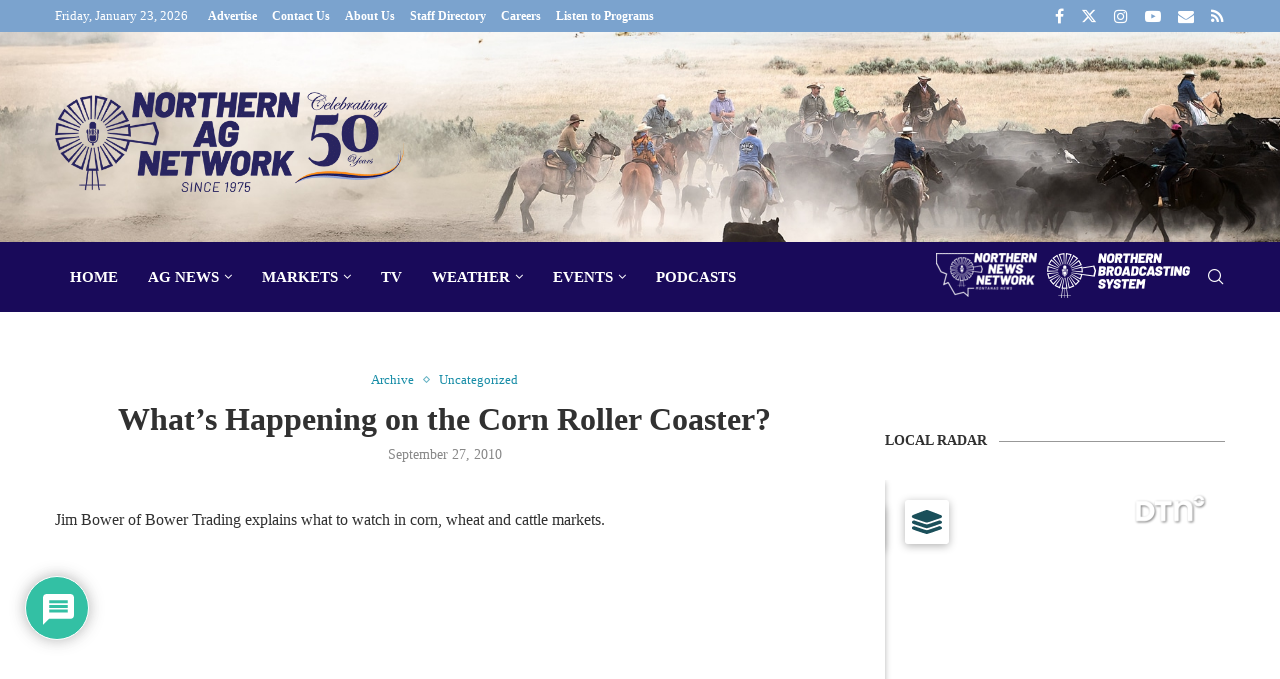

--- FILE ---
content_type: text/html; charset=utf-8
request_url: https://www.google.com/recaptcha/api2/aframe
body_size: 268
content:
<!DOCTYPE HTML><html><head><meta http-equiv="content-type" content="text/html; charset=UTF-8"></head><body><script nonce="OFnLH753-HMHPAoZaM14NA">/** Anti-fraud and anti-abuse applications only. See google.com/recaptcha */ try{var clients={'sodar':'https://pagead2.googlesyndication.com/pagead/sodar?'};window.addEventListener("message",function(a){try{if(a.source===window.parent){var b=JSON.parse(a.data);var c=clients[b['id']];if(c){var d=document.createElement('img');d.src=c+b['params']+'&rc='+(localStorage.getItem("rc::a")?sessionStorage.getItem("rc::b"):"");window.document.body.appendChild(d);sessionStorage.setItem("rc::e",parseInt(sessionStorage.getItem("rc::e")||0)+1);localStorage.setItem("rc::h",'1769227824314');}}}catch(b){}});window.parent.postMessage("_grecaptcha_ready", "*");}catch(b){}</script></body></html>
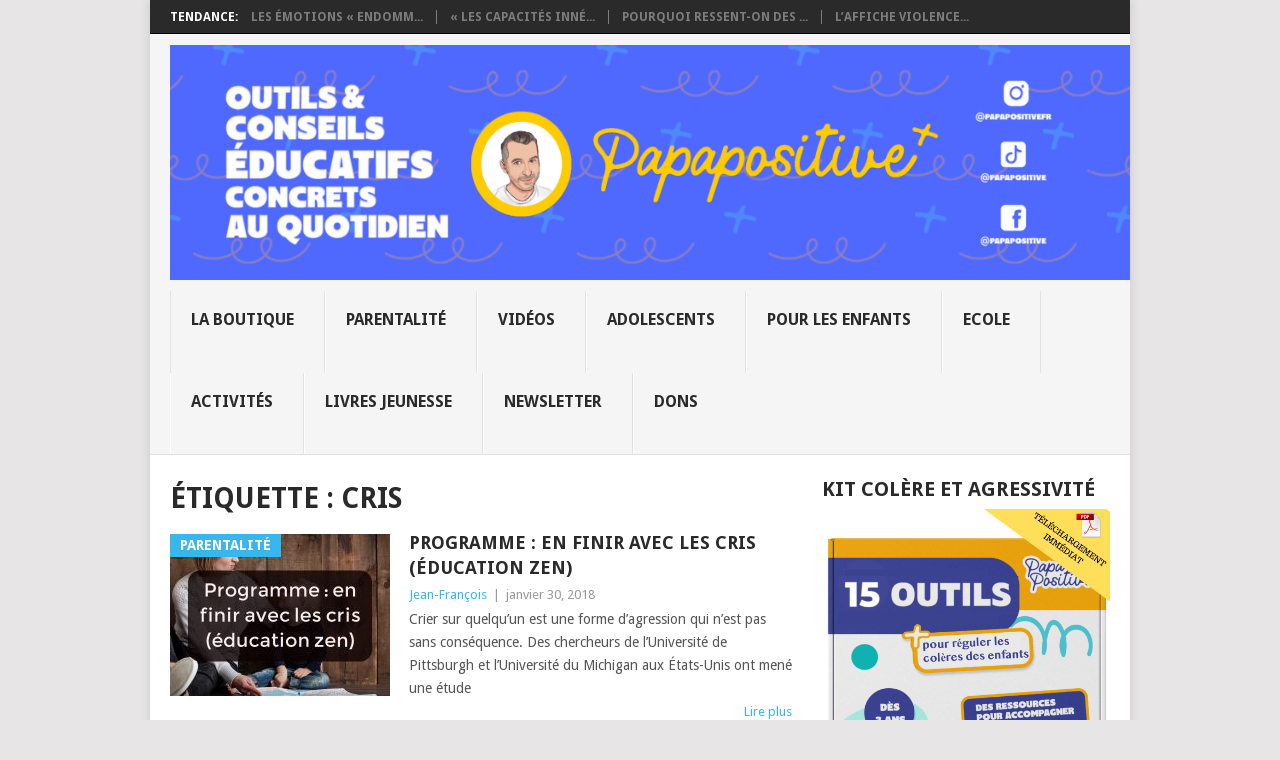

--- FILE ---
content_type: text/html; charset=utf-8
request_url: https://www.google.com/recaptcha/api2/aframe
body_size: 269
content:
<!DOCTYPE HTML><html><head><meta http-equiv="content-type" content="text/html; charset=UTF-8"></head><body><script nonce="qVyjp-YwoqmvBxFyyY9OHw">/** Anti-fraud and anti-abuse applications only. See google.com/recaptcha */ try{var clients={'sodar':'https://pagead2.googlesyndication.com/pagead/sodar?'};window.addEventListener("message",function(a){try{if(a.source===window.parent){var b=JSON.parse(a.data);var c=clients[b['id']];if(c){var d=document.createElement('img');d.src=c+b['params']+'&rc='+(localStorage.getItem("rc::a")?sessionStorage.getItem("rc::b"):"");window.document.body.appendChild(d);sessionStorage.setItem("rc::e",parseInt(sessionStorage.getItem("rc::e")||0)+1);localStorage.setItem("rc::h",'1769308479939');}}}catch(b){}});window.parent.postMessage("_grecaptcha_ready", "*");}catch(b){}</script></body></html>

= WHAT THE TASK ASKS =
Your copy should restate every record word for word and contain no pictures.

= TASK RESULT =
--- FILE ---
content_type: text/html; charset=utf-8
request_url: https://www.google.com/recaptcha/api2/aframe
body_size: 268
content:
<!DOCTYPE HTML><html><head><meta http-equiv="content-type" content="text/html; charset=UTF-8"></head><body><script nonce="OFnLH753-HMHPAoZaM14NA">/** Anti-fraud and anti-abuse applications only. See google.com/recaptcha */ try{var clients={'sodar':'https://pagead2.googlesyndication.com/pagead/sodar?'};window.addEventListener("message",function(a){try{if(a.source===window.parent){var b=JSON.parse(a.data);var c=clients[b['id']];if(c){var d=document.createElement('img');d.src=c+b['params']+'&rc='+(localStorage.getItem("rc::a")?sessionStorage.getItem("rc::b"):"");window.document.body.appendChild(d);sessionStorage.setItem("rc::e",parseInt(sessionStorage.getItem("rc::e")||0)+1);localStorage.setItem("rc::h",'1769227824314');}}}catch(b){}});window.parent.postMessage("_grecaptcha_ready", "*");}catch(b){}</script></body></html>

--- FILE ---
content_type: text/html; charset=utf-8
request_url: https://www.google.com/recaptcha/api2/aframe
body_size: 269
content:
<!DOCTYPE HTML><html><head><meta http-equiv="content-type" content="text/html; charset=UTF-8"></head><body><script nonce="qVyjp-YwoqmvBxFyyY9OHw">/** Anti-fraud and anti-abuse applications only. See google.com/recaptcha */ try{var clients={'sodar':'https://pagead2.googlesyndication.com/pagead/sodar?'};window.addEventListener("message",function(a){try{if(a.source===window.parent){var b=JSON.parse(a.data);var c=clients[b['id']];if(c){var d=document.createElement('img');d.src=c+b['params']+'&rc='+(localStorage.getItem("rc::a")?sessionStorage.getItem("rc::b"):"");window.document.body.appendChild(d);sessionStorage.setItem("rc::e",parseInt(sessionStorage.getItem("rc::e")||0)+1);localStorage.setItem("rc::h",'1769308479939');}}}catch(b){}});window.parent.postMessage("_grecaptcha_ready", "*");}catch(b){}</script></body></html>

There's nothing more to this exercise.